Automated single-trial measurement of amplitude and latency of laser-evoked potentials (LEPs) using multiple linear regression.
Mayhew SD., Iannetti GD., Woolrich MW., Wise RG.
OBJECTIVE: Laser stimulation of Adelta-fibre nociceptors in the skin evokes nociceptive-specific brain responses (laser-evoked potentials, LEPs). The largest vertex complex (N2-P2) is widely used to assess nociceptive pathways in physiological and clinical studies. The aim of this study was to develop an automated method to measure amplitudes and latencies of the N2 and P2 peaks on a single-trial basis. METHODS: LEPs were recorded after Nd:YAP laser stimulation of the left hand dorsum in 7 normal volunteers. For each subject, a basis set of 4 regressors (the N2 and P2 waveforms and their respective temporal derivatives) was derived from the time-averaged data and regressed against every single-trial LEP response. This provided a separate quantitative estimate of amplitude and latency for the N2 and P2 components of each trial.
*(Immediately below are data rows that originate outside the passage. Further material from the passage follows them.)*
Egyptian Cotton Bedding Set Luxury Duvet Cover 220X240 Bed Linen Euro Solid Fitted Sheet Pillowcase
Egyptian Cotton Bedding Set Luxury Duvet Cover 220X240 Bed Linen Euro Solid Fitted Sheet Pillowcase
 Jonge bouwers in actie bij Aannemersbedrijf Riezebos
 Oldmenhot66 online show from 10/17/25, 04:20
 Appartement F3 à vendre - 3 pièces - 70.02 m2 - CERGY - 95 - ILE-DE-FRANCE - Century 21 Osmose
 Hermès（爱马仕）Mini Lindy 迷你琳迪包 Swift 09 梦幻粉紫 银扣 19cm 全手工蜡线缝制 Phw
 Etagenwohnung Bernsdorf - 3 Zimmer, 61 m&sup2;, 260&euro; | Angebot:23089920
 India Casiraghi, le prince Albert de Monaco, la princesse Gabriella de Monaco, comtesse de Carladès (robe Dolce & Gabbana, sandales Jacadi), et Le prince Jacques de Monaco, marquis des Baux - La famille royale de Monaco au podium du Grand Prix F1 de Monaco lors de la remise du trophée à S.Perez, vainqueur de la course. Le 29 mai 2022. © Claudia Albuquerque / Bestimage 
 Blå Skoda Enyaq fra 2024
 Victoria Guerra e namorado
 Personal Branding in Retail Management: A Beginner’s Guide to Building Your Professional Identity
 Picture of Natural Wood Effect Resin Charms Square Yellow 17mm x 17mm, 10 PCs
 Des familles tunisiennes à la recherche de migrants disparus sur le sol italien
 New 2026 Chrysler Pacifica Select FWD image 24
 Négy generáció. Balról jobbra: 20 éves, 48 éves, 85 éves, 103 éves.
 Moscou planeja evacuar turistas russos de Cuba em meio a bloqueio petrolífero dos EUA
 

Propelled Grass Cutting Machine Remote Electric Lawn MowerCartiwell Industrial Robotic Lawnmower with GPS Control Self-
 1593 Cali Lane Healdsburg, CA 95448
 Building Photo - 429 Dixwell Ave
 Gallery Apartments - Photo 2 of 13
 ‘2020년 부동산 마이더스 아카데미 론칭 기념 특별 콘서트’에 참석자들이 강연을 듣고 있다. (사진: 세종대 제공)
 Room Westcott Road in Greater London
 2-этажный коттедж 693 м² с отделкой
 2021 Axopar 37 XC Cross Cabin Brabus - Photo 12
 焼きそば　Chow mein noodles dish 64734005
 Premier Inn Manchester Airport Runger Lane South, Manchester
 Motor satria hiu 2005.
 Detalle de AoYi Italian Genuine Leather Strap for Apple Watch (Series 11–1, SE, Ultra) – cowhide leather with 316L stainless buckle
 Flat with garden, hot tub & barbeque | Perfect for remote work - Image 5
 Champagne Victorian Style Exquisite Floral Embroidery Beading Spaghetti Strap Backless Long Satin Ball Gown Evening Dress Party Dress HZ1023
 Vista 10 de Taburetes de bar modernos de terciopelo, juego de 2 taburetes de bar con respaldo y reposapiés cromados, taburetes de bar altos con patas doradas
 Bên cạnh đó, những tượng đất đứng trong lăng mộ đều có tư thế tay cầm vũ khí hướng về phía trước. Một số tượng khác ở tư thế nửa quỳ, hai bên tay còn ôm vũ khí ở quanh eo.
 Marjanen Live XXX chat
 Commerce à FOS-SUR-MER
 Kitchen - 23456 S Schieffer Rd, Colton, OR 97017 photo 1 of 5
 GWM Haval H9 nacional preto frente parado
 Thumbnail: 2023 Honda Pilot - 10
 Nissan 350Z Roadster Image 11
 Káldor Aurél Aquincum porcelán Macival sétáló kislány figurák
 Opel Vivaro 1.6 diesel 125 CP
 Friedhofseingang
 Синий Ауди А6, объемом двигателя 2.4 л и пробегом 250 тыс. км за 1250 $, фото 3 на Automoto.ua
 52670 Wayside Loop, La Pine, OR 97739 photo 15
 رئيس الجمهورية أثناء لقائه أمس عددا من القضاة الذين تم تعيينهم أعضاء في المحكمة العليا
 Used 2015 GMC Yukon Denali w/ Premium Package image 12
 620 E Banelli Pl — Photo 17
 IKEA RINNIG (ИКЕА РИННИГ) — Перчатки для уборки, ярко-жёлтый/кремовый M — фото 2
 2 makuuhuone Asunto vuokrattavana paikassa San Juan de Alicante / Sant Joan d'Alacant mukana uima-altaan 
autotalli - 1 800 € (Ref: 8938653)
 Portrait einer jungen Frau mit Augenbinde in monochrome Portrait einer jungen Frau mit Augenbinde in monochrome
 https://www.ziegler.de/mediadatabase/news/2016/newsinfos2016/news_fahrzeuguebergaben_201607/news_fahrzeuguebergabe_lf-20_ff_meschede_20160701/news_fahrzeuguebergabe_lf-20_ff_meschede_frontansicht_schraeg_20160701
RESULTS: All estimates of LEP parameters correlated significantly with the corresponding measurements performed by a human expert (N2 amplitude: R2=0.70; P2 amplitude: R2=0.70; N2 latency: R2=0.81; P2 latency: R2=0.59. All P<0.0001). Furthermore, regression analysis was able to extract an LEP response from a subset of the trials that had been classified by the human expert as without response. CONCLUSIONS: This method provides a simple, fast and unbiased measurement of different components of single-trial LEP responses. SIGNIFICANCE: This method is particularly desirable in several experimental conditions (e.g. drug studies, correlations with experimental variables, simultaneous EEG/fMRI and low signal-to-noise ratio data) and in clinical practice. The described multiple linear regression approach can be easily implemented for measuring evoked potentials in other sensory modalities.